Kisah hidup beliau juga memiliki prinsip nilai loyalitas, yakni berdedikasi dan mengutamakan
kepentingan bangsa dengan menjadi tenaga pendidik dengan dibantu oleh kedua saudara sepupunya,
karena beliau ingin para generasi perempuan Indonesia kelak dapat menjadi ibu rumah tangga yang
baik, bisa berdiri sendiri, luwes, dan terampil dengan mengajarkan merenda, memasak, jahit-
menjahit, membaca, menulis dan sebagainya, yang menjadi materi pelajaran saat itu.

Prinsip nilai lainnya adalah Adaptif, yakni terus antusias dalam menggerakkan perubahan,
untuk merubah persepsi dan adat istiadat yang mana pada saat itu menentang kaum perempuan
untuk mengenyam Pendidikan. Berkat semangat beliau ini, pada akhirnya menular ke wanita-wanita
lainnya yang memiliki misi visi yang sama, dengan mulai bermunculannya sakola-sakola istri lainnya di
beberapa wilayah Pasundan, dan lengkap di semua wilayah pada tahun 1920. semangat ini bahkan
menyeberang ke Bukittinggi yang didirikan oleh Encik Rama Saleh.

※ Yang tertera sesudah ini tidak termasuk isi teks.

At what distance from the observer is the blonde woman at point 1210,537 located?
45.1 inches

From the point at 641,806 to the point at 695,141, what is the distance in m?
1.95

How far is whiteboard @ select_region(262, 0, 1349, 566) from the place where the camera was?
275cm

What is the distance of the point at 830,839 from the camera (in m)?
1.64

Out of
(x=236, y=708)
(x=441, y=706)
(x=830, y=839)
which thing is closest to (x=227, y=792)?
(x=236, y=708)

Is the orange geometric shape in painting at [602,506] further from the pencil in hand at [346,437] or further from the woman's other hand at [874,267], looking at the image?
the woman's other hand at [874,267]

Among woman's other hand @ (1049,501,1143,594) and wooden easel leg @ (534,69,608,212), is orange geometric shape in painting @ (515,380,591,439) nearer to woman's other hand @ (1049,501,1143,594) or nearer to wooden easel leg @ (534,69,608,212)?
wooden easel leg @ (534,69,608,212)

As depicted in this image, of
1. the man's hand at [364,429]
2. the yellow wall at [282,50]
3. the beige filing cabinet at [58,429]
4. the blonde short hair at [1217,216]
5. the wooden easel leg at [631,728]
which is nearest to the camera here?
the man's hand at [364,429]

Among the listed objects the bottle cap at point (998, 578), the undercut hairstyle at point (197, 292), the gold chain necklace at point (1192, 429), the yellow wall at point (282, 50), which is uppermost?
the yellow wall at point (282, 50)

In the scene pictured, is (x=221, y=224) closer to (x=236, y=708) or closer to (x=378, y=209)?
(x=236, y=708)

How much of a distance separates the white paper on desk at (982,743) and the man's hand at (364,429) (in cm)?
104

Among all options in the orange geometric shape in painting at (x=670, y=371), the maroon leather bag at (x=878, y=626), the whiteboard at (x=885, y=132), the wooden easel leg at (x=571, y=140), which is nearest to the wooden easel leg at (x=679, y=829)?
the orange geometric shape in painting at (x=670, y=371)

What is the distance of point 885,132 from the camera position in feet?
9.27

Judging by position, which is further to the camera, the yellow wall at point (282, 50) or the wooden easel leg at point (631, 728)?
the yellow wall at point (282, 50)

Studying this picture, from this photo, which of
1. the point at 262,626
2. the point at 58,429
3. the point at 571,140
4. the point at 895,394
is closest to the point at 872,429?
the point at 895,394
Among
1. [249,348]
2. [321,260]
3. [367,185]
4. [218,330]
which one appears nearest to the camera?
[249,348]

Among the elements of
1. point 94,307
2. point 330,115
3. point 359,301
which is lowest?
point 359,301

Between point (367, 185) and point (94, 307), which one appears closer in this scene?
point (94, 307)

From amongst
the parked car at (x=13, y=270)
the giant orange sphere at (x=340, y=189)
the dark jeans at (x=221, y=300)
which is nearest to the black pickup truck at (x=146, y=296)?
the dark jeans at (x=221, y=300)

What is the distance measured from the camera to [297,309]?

Dan prinsip nilai yang terakhir adalah kolaboratif. Dimana pada awal membangun cita-citanya,
Raden Dewi Sartika bekerja sama dengan pamannya, Bupati Martanagara. Tak terlepas juga dibantu
oleh keluarga dan suaminya. Yang pada akhirnya juga dibantu oleh pemerintah Hindia-Belanda
dengan dibangunkannya gedung sekolah baru yang lebih besar dan lengkap.